MATERIAL SHOWN

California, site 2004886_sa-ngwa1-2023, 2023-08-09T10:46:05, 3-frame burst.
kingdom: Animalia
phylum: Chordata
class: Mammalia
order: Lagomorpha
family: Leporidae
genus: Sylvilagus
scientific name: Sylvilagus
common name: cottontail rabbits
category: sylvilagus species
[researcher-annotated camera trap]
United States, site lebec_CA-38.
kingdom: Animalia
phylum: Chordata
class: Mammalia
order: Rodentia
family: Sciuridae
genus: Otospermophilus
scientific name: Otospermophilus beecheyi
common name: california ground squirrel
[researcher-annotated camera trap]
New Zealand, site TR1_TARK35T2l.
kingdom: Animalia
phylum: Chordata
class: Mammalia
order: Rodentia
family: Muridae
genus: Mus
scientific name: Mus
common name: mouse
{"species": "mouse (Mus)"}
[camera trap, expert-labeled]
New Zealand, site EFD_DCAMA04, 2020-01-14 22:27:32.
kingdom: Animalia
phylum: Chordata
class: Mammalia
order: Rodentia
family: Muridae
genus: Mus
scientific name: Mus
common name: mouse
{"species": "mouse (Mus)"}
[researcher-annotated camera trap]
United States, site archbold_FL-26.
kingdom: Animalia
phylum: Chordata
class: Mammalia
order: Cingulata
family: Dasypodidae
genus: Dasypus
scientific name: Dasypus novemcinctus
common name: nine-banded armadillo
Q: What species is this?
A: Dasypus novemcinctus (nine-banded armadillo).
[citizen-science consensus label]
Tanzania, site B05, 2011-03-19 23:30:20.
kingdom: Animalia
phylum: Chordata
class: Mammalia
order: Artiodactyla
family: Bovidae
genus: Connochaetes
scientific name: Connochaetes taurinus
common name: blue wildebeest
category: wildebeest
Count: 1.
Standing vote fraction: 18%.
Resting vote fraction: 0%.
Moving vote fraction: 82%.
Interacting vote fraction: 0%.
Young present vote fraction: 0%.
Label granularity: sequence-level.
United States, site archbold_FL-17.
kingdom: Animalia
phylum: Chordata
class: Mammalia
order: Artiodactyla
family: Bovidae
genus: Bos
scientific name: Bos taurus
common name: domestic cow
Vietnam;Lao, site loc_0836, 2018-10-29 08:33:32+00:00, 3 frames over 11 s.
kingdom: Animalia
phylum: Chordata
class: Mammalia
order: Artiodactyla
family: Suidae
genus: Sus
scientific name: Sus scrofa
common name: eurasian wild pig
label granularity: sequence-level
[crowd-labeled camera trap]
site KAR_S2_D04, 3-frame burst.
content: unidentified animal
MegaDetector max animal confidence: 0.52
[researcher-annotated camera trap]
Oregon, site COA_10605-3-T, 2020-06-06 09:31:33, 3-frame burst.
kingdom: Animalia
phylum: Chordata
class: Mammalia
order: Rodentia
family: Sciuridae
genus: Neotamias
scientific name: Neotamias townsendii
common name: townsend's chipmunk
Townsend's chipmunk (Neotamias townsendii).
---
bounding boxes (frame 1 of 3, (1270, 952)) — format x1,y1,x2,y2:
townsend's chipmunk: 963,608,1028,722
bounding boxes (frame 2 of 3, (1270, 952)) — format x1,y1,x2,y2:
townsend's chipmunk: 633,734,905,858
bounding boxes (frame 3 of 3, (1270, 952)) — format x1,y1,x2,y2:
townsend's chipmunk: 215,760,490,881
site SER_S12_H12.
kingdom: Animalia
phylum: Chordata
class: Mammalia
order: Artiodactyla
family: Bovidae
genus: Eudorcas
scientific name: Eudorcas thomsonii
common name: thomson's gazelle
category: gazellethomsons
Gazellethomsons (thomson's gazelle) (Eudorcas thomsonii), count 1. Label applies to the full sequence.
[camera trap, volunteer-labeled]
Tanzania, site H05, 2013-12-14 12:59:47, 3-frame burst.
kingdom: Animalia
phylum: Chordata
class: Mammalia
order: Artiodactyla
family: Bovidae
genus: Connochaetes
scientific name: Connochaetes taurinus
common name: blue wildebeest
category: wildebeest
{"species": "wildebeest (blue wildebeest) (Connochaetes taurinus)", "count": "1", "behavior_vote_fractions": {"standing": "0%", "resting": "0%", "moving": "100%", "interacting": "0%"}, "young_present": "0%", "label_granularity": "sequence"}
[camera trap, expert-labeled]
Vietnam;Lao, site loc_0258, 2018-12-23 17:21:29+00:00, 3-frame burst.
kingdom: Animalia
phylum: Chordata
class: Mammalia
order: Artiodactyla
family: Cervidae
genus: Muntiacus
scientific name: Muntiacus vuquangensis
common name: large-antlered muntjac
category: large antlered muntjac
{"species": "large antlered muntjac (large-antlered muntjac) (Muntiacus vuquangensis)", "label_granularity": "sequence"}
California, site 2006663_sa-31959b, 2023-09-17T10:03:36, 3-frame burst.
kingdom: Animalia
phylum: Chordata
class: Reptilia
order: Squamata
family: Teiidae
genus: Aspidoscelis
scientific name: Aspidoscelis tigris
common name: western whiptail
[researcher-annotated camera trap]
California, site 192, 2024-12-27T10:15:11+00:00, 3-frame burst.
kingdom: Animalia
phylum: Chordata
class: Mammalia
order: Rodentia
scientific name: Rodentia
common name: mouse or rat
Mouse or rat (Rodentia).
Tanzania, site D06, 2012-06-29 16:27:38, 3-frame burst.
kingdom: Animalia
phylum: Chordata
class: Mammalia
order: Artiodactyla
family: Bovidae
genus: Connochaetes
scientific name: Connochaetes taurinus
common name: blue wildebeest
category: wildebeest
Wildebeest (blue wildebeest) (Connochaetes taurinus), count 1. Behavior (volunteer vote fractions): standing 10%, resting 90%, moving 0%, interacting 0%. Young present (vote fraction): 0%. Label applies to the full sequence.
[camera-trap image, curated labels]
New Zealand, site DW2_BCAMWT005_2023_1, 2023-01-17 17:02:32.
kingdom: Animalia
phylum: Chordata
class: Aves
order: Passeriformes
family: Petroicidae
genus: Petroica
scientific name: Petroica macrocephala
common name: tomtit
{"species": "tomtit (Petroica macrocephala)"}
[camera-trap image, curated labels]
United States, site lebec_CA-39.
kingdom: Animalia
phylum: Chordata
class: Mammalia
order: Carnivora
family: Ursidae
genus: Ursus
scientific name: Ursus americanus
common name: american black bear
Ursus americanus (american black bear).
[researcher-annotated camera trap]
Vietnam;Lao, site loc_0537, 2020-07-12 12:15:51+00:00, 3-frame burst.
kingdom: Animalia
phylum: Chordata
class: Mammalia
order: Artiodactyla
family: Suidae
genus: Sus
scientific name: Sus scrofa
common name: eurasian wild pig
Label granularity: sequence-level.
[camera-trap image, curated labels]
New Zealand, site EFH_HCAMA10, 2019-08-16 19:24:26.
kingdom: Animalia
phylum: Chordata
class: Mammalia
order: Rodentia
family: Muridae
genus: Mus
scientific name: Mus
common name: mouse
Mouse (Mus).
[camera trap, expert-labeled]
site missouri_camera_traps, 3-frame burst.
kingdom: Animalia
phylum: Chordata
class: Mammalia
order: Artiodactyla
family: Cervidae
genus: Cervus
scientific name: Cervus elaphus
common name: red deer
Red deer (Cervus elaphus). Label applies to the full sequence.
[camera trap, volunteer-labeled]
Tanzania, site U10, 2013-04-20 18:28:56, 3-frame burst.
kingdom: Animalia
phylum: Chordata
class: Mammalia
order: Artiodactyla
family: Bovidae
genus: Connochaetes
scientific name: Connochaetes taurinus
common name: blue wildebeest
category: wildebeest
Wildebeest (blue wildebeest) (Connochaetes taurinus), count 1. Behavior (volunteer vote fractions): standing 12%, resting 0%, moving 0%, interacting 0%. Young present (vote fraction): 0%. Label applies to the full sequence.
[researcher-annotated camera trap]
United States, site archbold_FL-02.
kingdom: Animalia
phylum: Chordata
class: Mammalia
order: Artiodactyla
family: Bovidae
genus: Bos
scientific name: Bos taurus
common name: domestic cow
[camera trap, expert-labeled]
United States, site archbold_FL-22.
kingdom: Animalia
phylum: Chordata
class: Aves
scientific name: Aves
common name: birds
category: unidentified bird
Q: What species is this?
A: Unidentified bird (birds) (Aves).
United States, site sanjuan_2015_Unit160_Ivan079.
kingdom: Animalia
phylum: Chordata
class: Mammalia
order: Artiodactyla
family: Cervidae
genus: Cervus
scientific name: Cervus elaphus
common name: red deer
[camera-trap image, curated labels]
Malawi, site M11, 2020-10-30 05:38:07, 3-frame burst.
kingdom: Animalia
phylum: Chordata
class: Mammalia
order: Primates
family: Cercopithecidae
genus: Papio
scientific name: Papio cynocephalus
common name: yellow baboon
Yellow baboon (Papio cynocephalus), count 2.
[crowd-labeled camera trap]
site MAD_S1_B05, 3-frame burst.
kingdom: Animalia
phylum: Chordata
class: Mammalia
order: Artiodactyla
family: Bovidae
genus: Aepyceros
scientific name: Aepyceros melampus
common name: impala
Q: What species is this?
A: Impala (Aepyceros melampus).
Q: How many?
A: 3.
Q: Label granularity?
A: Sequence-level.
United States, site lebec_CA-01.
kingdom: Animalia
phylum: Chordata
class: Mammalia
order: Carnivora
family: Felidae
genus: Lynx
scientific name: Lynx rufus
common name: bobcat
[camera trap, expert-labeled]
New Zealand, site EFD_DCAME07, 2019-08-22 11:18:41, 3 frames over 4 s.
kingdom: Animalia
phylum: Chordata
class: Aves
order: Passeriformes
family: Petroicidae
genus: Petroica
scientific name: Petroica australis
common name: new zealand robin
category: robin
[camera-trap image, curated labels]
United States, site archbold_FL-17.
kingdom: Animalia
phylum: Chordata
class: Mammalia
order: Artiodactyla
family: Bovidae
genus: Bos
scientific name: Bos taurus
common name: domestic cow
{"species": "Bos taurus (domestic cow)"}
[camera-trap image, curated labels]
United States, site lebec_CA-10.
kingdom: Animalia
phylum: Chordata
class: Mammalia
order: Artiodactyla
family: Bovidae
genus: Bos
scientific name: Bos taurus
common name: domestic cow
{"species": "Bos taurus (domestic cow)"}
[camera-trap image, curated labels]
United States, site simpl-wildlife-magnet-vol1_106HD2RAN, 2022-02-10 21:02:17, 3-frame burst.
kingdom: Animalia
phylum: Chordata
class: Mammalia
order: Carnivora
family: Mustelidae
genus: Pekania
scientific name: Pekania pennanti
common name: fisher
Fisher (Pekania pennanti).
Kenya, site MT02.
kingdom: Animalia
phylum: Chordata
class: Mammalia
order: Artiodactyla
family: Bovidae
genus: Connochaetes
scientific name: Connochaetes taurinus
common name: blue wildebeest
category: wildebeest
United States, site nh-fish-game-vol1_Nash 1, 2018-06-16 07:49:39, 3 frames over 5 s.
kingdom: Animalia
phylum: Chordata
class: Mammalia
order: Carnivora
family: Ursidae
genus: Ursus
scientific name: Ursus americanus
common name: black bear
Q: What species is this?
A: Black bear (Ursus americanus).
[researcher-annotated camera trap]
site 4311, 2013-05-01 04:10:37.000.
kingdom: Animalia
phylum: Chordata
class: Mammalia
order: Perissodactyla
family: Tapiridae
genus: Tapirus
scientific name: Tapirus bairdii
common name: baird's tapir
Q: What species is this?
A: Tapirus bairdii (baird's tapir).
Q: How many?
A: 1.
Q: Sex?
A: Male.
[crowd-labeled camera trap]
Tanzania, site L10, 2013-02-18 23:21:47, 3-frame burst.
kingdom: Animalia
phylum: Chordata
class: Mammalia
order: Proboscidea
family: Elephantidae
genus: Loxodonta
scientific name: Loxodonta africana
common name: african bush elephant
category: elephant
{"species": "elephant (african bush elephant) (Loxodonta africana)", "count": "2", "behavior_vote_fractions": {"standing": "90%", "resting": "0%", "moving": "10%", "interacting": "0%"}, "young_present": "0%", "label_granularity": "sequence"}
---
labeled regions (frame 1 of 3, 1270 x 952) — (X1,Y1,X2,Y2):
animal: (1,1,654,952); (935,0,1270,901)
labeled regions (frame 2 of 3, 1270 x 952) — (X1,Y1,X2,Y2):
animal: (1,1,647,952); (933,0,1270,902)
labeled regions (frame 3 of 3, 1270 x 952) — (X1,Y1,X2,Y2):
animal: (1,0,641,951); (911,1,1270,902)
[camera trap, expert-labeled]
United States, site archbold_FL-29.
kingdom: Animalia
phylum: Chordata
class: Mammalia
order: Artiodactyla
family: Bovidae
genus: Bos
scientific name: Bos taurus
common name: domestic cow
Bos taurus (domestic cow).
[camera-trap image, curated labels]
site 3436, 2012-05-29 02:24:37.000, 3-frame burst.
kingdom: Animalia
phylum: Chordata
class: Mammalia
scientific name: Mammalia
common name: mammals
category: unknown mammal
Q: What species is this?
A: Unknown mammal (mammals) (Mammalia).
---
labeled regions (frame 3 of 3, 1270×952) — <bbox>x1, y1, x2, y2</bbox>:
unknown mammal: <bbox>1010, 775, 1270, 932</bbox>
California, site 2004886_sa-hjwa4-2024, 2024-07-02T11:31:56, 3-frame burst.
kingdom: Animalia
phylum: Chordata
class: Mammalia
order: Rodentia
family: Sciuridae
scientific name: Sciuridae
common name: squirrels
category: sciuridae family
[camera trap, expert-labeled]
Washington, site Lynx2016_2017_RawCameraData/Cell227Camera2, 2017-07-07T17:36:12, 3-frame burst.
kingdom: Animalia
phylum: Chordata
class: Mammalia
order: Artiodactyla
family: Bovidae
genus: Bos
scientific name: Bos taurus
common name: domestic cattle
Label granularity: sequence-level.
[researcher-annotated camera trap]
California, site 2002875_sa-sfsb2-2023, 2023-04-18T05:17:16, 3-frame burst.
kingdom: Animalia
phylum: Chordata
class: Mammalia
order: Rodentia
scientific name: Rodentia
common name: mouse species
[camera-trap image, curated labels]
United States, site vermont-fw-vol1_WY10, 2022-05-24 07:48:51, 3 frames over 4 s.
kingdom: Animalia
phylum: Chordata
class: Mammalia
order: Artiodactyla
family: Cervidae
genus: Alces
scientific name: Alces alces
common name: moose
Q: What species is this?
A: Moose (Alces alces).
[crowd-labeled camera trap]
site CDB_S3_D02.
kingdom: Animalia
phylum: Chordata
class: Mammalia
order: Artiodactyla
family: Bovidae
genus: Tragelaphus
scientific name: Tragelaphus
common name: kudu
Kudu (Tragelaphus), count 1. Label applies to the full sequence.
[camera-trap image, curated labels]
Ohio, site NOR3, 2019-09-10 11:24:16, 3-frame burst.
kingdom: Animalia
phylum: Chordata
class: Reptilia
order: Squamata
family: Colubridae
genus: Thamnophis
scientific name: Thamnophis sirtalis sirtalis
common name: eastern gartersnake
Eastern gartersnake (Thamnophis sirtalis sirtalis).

REQUIRED ACTION
The lines from the one containing "common name: moose" through the final line of the entries above are to be printed exactly, with nothing added.

WRITTEN RESPONSE
common name: moose
Q: What species is this?
A: Moose (Alces alces).
[crowd-labeled camera trap]
site CDB_S3_D02.
kingdom: Animalia
phylum: Chordata
class: Mammalia
order: Artiodactyla
family: Bovidae
genus: Tragelaphus
scientific name: Tragelaphus
common name: kudu
Kudu (Tragelaphus), count 1. Label applies to the full sequence.
[camera-trap image, curated labels]
Ohio, site NOR3, 2019-09-10 11:24:16, 3-frame burst.
kingdom: Animalia
phylum: Chordata
class: Reptilia
order: Squamata
family: Colubridae
genus: Thamnophis
scientific name: Thamnophis sirtalis sirtalis
common name: eastern gartersnake
Eastern gartersnake (Thamnophis sirtalis sirtalis).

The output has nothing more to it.